◆ Exercise requirements ◆
Make an exact copy of the records, with the pictures left out.

==== Dataset

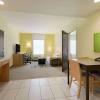 Отель Home2 Suites by Hilton Louisville East/Hurstbourne, фото 16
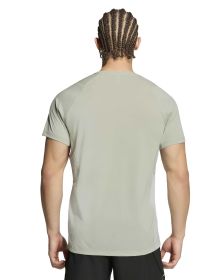 Remera Adidas Adi365 Breeze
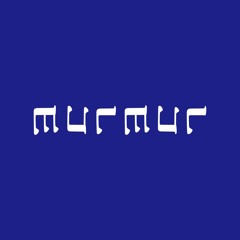 murmur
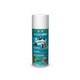 Spray di silicone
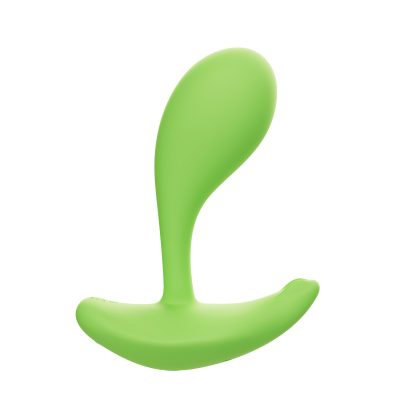 HoneyPlayBox - OLY 2 Pressure Sensing App-enabled Wearable Clit & G Spot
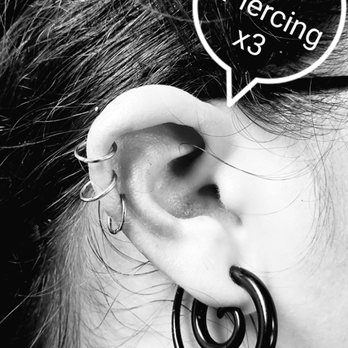 The Jade Buddha Tattoo - Helix Piercings. Professional work only, please call ahead appointments preferred; 6195429410 - Tattoo Near Me - San Diego, California The Jade Buddha Tattoo - Helix Piercings. Professional work only, please call ahead appointments preferred; 6195429410 - Tattoo Near Me - San Diego, California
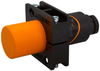 Inductive sensor ifm efector IB5063 - IBE3020-FPKG - Image
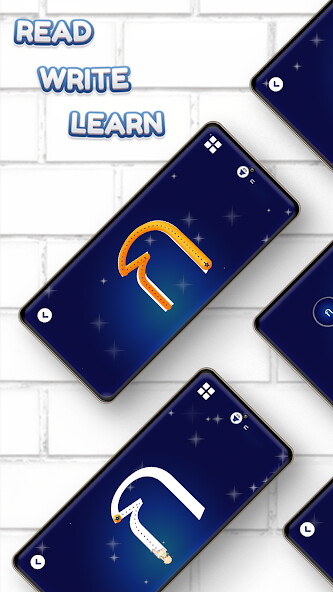 Run android online APK Thai Alphabet Learning app from MyAndroid or emulate Thai Alphabet Learning app using MyAndroid Run android online APK Thai Alphabet Learning app from MyAndroid or emulate Thai Alphabet Learning app using MyAndroid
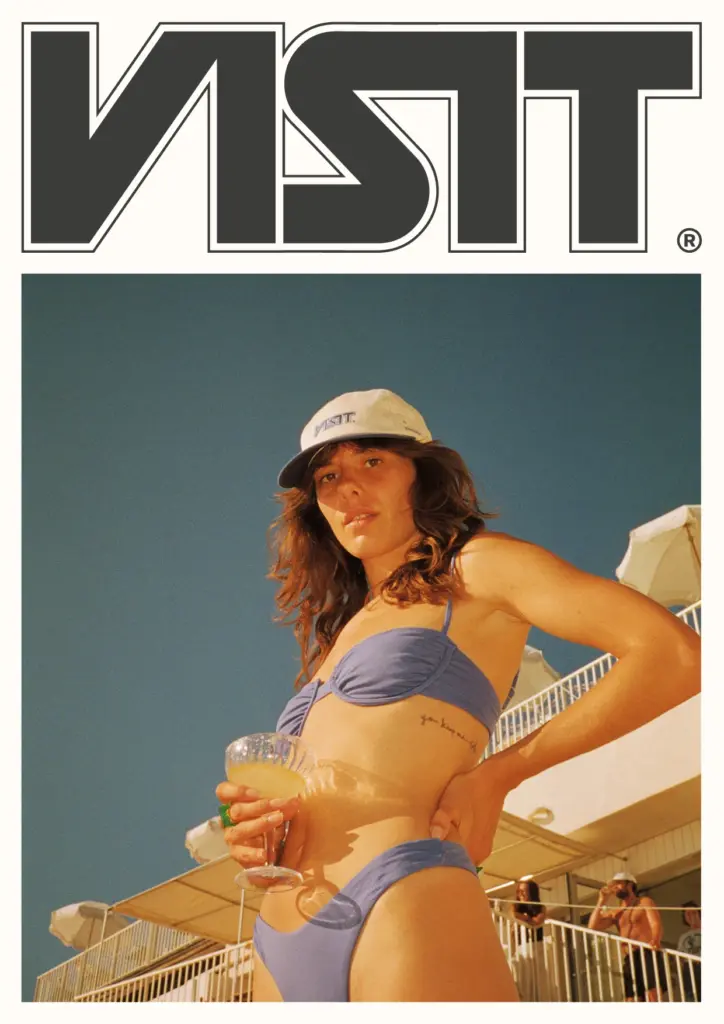VISIT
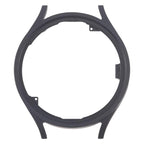 For Samsung Galaxy Watch5 Pro 45mm SM-R920/R925 Original LCD Screen Frame Bezel Plate, For Samsung Galaxy Watch5 Pro 45mm(Original)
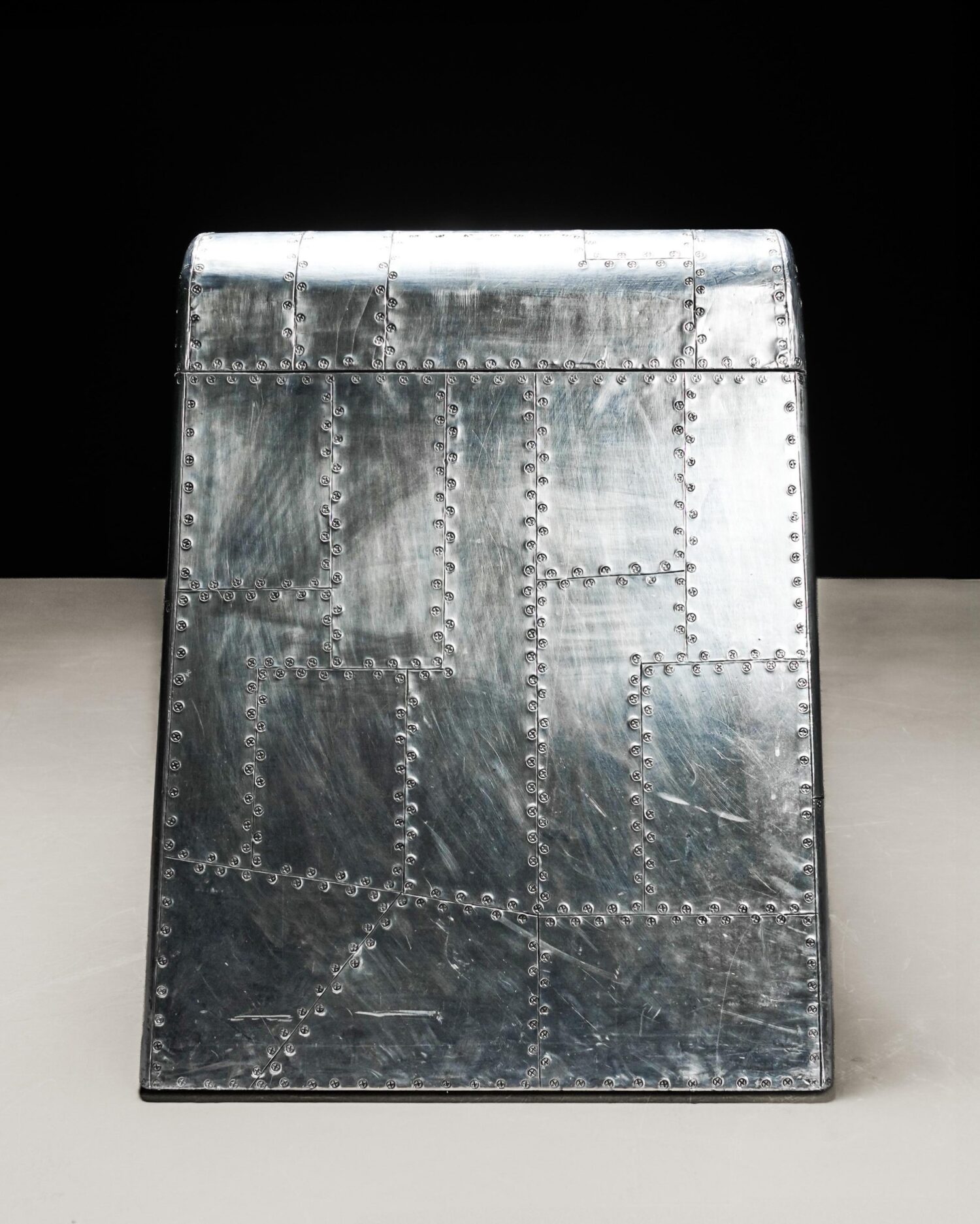 Aviator Masa - Görsel 6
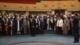 Arranca la 37.ª Conferencia de la Unidad Islámica en Teherán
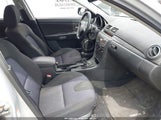 MAZDA MAZDA3 S TOURING JM1BK344X71691818 снимка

========

◆ Answer space ◆
 Отель Home2 Suites by Hilton Louisville East/Hurstbourne, фото 16
 Remera Adidas Adi365 Breeze
 murmur
 Spray di silicone
 HoneyPlayBox - OLY 2 Pressure Sensing App-enabled Wearable Clit & G Spot
 The Jade Buddha Tattoo - Helix Piercings. Professional work only, please call ahead appointments preferred; 6195429410 - Tattoo Near Me - San Diego, California The Jade Buddha Tattoo - Helix Piercings. Professional work only, please call ahead appointments preferred; 6195429410 - Tattoo Near Me - San Diego, California
 Inductive sensor ifm efector IB5063 - IBE3020-FPKG - Image
 Run android online APK Thai Alphabet Learning app from MyAndroid or emulate Thai Alphabet Learning app using MyAndroid Run android online APK Thai Alphabet Learning app from MyAndroid or emulate Thai Alphabet Learning app using MyAndroid
VISIT
 For Samsung Galaxy Watch5 Pro 45mm SM-R920/R925 Original LCD Screen Frame Bezel Plate, For Samsung Galaxy Watch5 Pro 45mm(Original)
 Aviator Masa - Görsel 6
 Arranca la 37.ª Conferencia de la Unidad Islámica en Teherán
 MAZDA MAZDA3 S TOURING JM1BK344X71691818 снимка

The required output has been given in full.